堀内ワクチン担当相に「3月末解任論」浮上の裏側 「岸田派のプリンセス」への“論功人事"が仇に
オミクロン株が感染拡大した要因の1つとされた高齢者への3回目ワクチン接種の大幅な遅れで、岸田文雄首相が強い批判にさらされている。これに伴い、永田町では今年度末での堀内詔子ワクチン担当相の「解任論」が現実味を帯びている。
そもそも、岸田内閣での堀内氏の「本業」は五輪担当相。ただ、昨秋の東京五輪・パラリンピック閉幕に伴い、同ポストは3月末で廃止される。その場合、堀内氏が兼務するワクチン担当相が宙に浮き、岸田首相も堀内氏の処遇への対応を迫られるからだ。
政府与党内では「岸田首相はすでに、堀内氏解任の意向を固めている」(自民幹部)との見方が支配的。ワクチン担当の後任については、コロナ担当を兼務する山際大志郎経済財政担当相か、実質的にワクチン対策を仕切る後藤茂之厚労相の兼務が有力視されている。
岸田首相の責任を問う声も強まる
そうした中、閣僚としての能力が未知数だった堀内氏を、コロナ対策のカギとなるワクチン担当に起用した岸田首相の責任を問う声も強まる。堀内氏の国会答弁は官僚メモの棒読みばかりで、踏み込んだ質問には答弁不能で立ち往生する場面が目立つ。
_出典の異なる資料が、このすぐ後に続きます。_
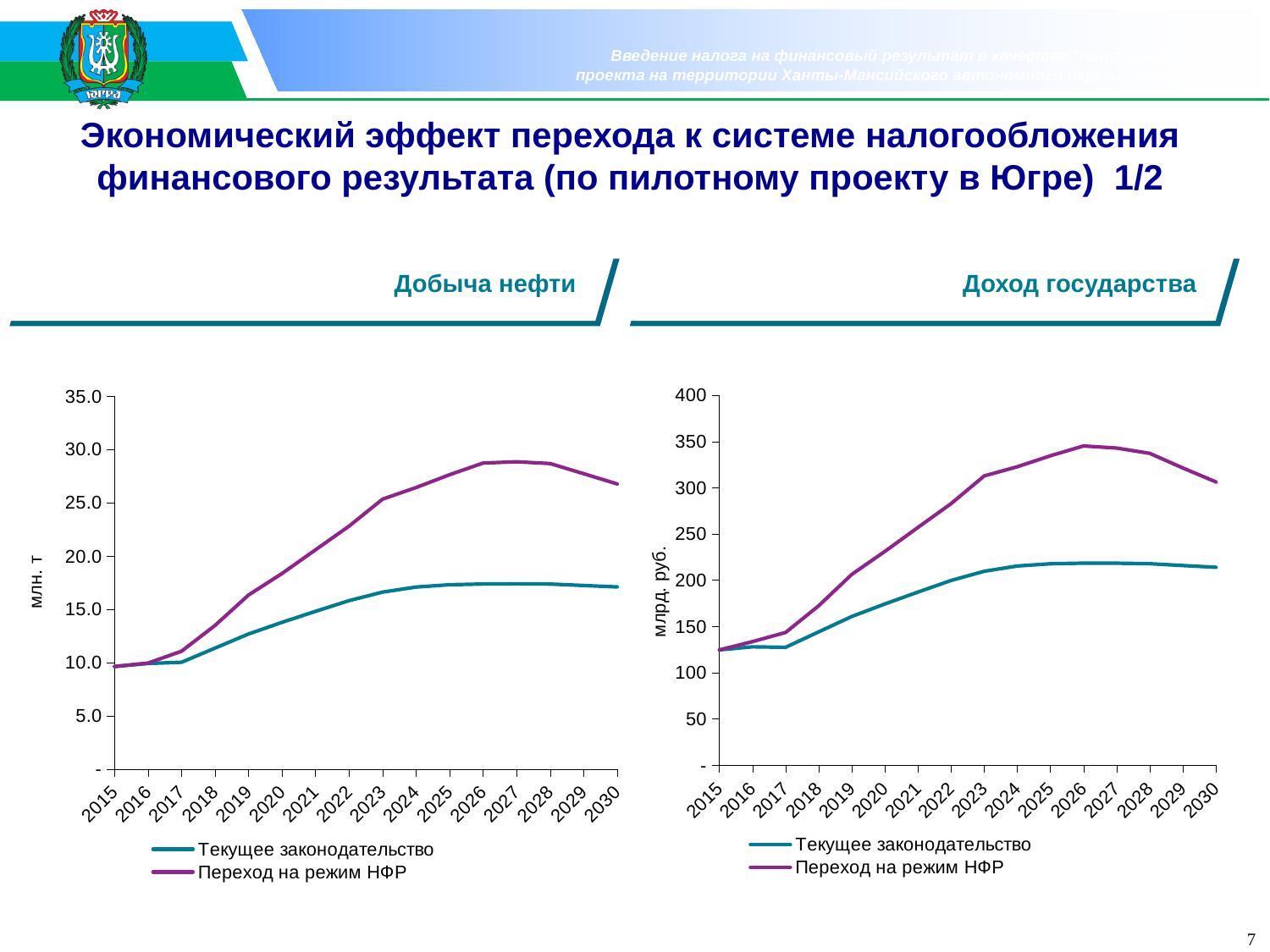
In the "Доход государства" chart, is the value for "Текущее законодательство" in 2015 greater or less than 150? less In the "Добыча нефти" chart, which series has the higher value in 2030, "Текущее законодательство" or "Переход на режим НФР"? Переход на режим НФР In the "Добыча нефти" chart, does the "Текущее законодательство" line rise or fall from 2015 to 2026? rise In the "Добыча нефти" chart, is the value for "Переход на режим НФР" in 2027 greater or less than 25.0? greater How many series does the legend of the "Доход государства" chart list? 2 In the "Доход государства" chart, is the value for "Переход на режим НФР" in 2026 greater or less than 300? greater In the "Доход государства" chart, which series has the higher value in 2025, "Текущее законодательство" or "Переход на режим НФР"? Переход на режим НФР In the "Доход государства" chart, does the "Переход на режим НФР" line rise or fall from 2026 to 2030? fall What kind of chart is the "Добыча нефти" chart on the left? line chart How many years are shown on the x axis of the "Добыча нефти" chart? 16 What is the y-axis unit label on the "Доход государства" chart? млрд. руб.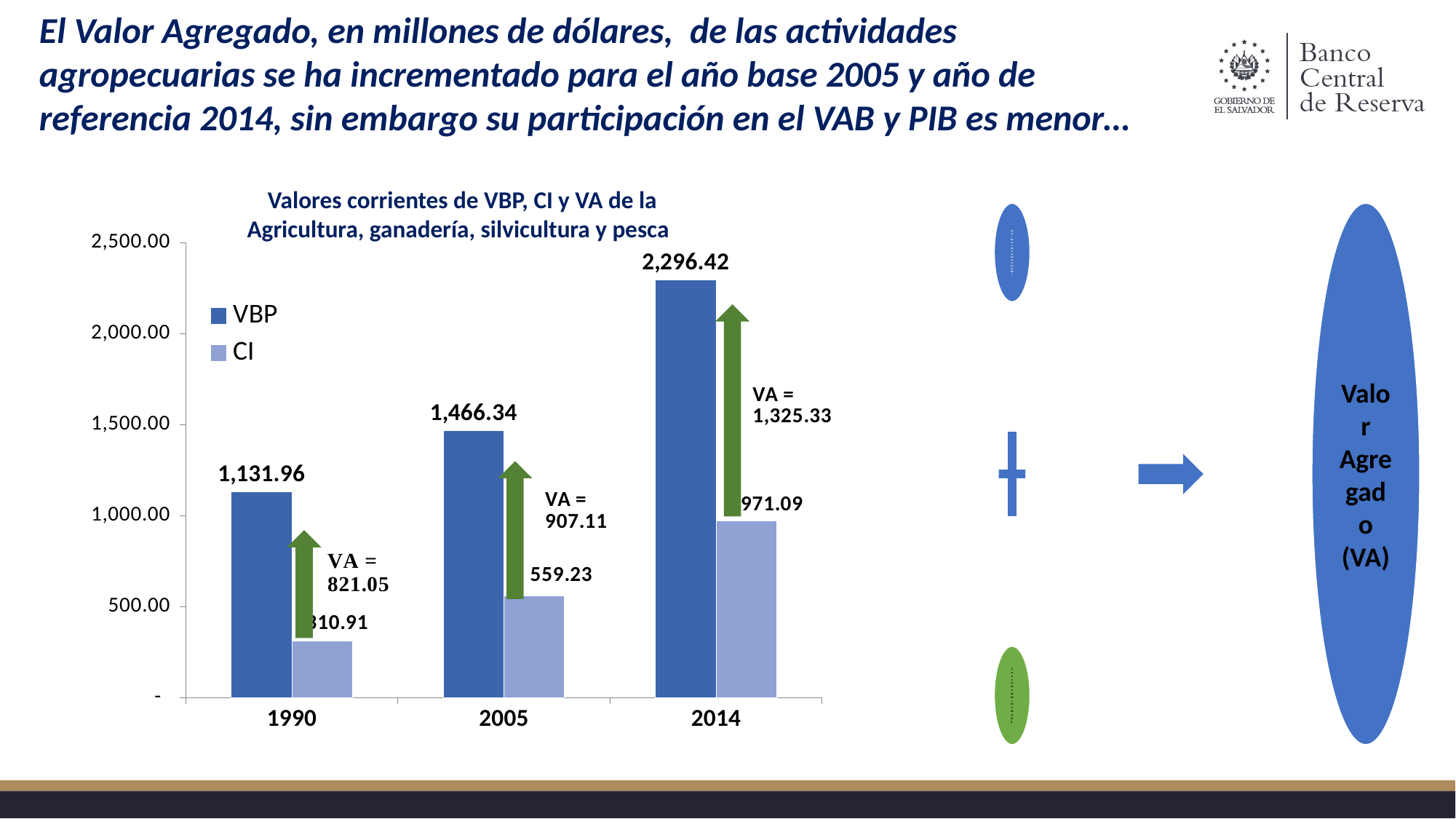
Which year has the highest VBP value? 2014 What is the VBP value for 2014? 2,296.42 How many years are shown on the x axis? 3 Is the CI value for 1990 greater or less than 500.00? less How many series does the legend list? 2 Which year has the lowest CI value? 1990 Do the VBP values rise or fall from 1990 to 2014? rise Which is larger in 2005, VBP or CI? VBP What is the CI value for 2014? 971.09 What is the difference between the VBP and CI values for 2014? 1,325.33 What is the VBP value for 1990? 1,131.96 What is the CI value for 2005? 559.23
このため、通常国会では野党側が格好の標的として連日のように追及。後藤厚労相らとの連携で、代わりに答弁してかばい続けてきた岸田首相も「もはや、守り切れない」(自民国対)というのが実態だ。
もともと与党内では「堀内氏の閣僚起用は、総裁選での貢献に報いる典型的な論功人事」(自民長老)とみられていた。このため、政権内部からも「なぜ、閣僚としての指導力が疑問視される堀内氏に、極めて重責なワクチン担当を兼務させたのか」(有力閣僚)と、閣僚人事での「首相の判断ミス」(同)を批判する声が強まるのは当然でもある。